| Document passage |
───
Winner of the Christianity Today Book of the Year Award (1995)
“The scandal of the evangelical mind is that there is not much of an evangelical mind.” So begins this award-winning intellectual history and critique of the evangelical movement by one of evangelicalism’s most respected historians.
Unsparing in his indictment, Mark Noll asks why the largest single group of religious Americans—who enjoy increasing wealth, status, and political influence—have contributed so little to rigorous intellectual scholarship. While nourishing believers in the simple truths of the gospel, why have so many evangelicals failed to sustain a serious intellectual life and abandoned the universities, the arts, and other realms of “high” culture? 
Over twenty-five years since its original publication, The Scandal of the Evangelical Mind has turned out to be prescient and perennially relevant. In a new preface, Noll lays out his ongoing personal frustrations with this situation, and in a new afterword he assesses the state of the scandal—showing how white evangelicals’ embrace of Trumpism, their deepening distrust of science, and their frequent forays into conspiratorial thinking have coexisted with surprisingly robust scholarship from many with strong evangelical connections.

The scandal of the evangelical mind is that there is not much of an evangelical mind. I was in my mid-teens when I first read that scathing opening line of Mark Noll’s The Scandal of the Evangelical Mind and it is part of what pushed me—then a stolid evangelical—toward academic pursuits. Nearly two decades later and I’m still an evangelical (but maybe not an Evangelical, if you can understand the difference) and Noll’s words have proven prophetic even as they still resound as a warning for a new generation.

Evangelicalism as changed significantly since 1994, when the book’s first edition was released. A new edition for the 2020s is both timely and relevant. While the bulk of the book remains the same, Noll has added a new preface and afterword to address 21st century evangelicalism. The afterword is taken from a journal article written for Modern Reformation in 2021, meaning that the only truly brand-new material is Noll’s preface. This is the new edition’s strength and weakness, simultaneously. On one hand, Noll is able to show that the challenges within evangelicalism aren’t endemic to Trumpism or part of a post-Obama era. Or, put another way, it’s not just Jerry Jr and Franklin, it’s Jerry Sr and Billy too. This problem within evangelicalism isn’t recent—it’s been a part of the movement for a long time. On the other, there is so much that could be reworked to provide contemporary examples of the problem. While I appreciate what Noll has done here—and he certainly doesn’t owe us the laboriously intensive process of updating everything in the book—some more recent and novel material would have made this book stand out. This is a 2022 edition of a 1994 book, not an update or a revision.

The Scandal of the Evangelical Mind traces the anti-intellectualism that pervades evangelical thinking. The book is divided into four parts: The Scandal, How the Scandal Has Come to Pass, What the Scandal Has Meant, and Hope?. The first part offers a definition and contextualization of the scandal and briefly sketches why it matters—both for Christian thinking and in the larger world. The second part traces evangelical history, particularly its association with fundamentalism, calling it an “intellectual disaster.” The third part focuses on the arenas of politics and science, while the fourth offers threads for hope—some of which have seen continued fruition while others have died on the vine (or sometimes been killed by establishment evangelicalism).

One thing that I wish The Scandal of the Evangelical Mind made clear was the delineation—not quite so obvious in 1994 as now—between small e evangelicalism and large E Evangelicalism. The former remains a theological paradigm that encompasses a wide range of sociopolitical beliefs. The latter is an American conservative religio-political movement that has come to dominate the Republican Party. Further, there is little discussion of global evangelicalism (other than as a hoped for thing in 1994) and its distinction from American Evangelicalism. Don’t get me wrong, The Scandal of the Evangelical Mind remains a seminal work for the critique of evangelicalism from someone who is evangelical, but enough has changed in thirty years that—as I’m sure Noll would agree—that the context of the 90s isn’t quite the same as today.
───
| Task objective |
Transcribe word for word the part of the passage on The Scandal of the Evangelical Mind starting with "Winner of the Christianity" and going on through "most respected historians.".

| Stored data |
───
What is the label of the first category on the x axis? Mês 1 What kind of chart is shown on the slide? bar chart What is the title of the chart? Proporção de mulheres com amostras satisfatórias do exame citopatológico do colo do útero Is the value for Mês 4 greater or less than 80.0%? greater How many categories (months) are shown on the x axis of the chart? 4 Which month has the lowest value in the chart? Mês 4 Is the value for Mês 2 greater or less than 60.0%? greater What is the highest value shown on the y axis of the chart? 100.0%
───
| Exercise response |
Winner of the Christianity Today Book of the Year Award (1995)
“The scandal of the evangelical mind is that there is not much of an evangelical mind.” So begins this award-winning intellectual history and critique of the evangelical movement by one of evangelicalism’s most respected historians.